Maxwell P's reasoning, that the trial miscarried because the accused had real concerns that evidence he might give might compromise his defence in the pending murder trial and that this deprived him of the free exercise of the right to give evidence, does, it seems to me, involve a degree of speculation. Throughout the pre-trial proceedings and through Maxwell P's judgment, judges consistently expressed scepticism about the Crown's view that evidence of the rape was relevant to the murder trial. Presumably, it should also follow that evidence of the murder is unlikely to be relevant in the rape trial. In any event, the affidavit is based on the speculative possibility that the accused might give evidence that prejudices his defence in the murder trial. As Justices Weinberg and Ross state, the advice of counsel was:
undoubtedly very conservative, and probably unnecessarily so. In truth there was very little risk, it seems to us, of the applicant doing harm to his defence to the charge of murder by anything that he might say in evidence in answer to the charge of rape.
Defence counsel's reference to the potential for inconsistency is also instructive. It seems strange that an accused must be protected from the risk of giving inconsistent evidence in two proceedings.
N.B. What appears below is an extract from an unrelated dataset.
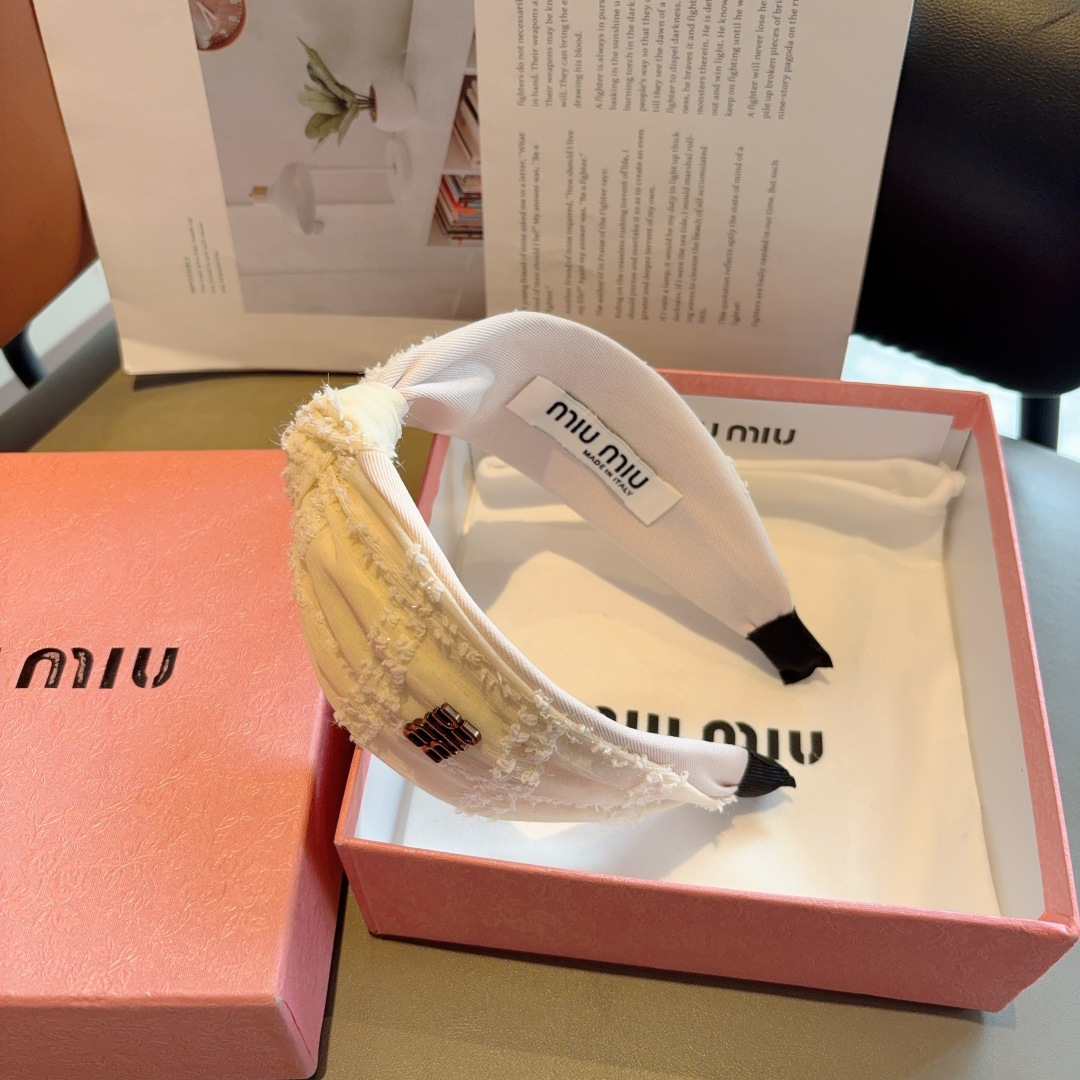 MIU MIU ミウミウ ヘッドバンド 本革 軽量 全2色 - 画像 6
To me, the accused is the one who is responsible for the words that come out of his mouth and, if he introduces inconsistency in his evidence in two trials, that is a matter that legitimately may reflect on his credibility. Finally, all of this overlooks the possibility that the trial judge in the murder trial could, if there was any relevant unfairness, exclude the evidence tendered in the previous trial under s137 of the UEA. The "unfair prejudice" being the fact that, but for the order in which the trials were held, the evidence would not have been obtained and the Crown should not derive a forensic benefit from those circumstances.

Interest of the complainant
The decision also seems to place no weight on the interest of the complainant in the speedy resolution of proceedings. While there is undoubtedly a danger when trying to balance a complainant's interests (and presumably the community's interest) in the resolution of criminal proceedings against an accused's right to a fair trial, it seems overly simplistic to say that the content of the fair trial right is insufficiently flexible to accommodate both considerations. Related to this issue, I suspect that the comparison Maxwell P makes with concurrent civil proceedings is a false parallel. Concurrent civil proceedings raise the same issues and so it is almost certain that the same defence will apply. Here, there was only a speculative risk that the accused would be compelled to disclose his defence in the murder trial while being cross-examine in the rape trial.

Conclusion
Overall, this decision places very little weight on the considered opinion of two senior County Court judges (the Chief Judge and Judge Wilmoth) that completing the rape trial would be unlikely to prejudice the later murder trial. Further, without knowing the outcome of the murder trial, the rape conviction has been set aside and so the prejudice remains speculative. I cannot help but think that this case will invite practitioners to remain vague about the potential for an accused to suffer prejudice, which affects not only issues concerning stay applications, but could also affect the operation of s137 of the Evidence Act, a provision which still has judges emphasising that it only applies to unfair prejudice.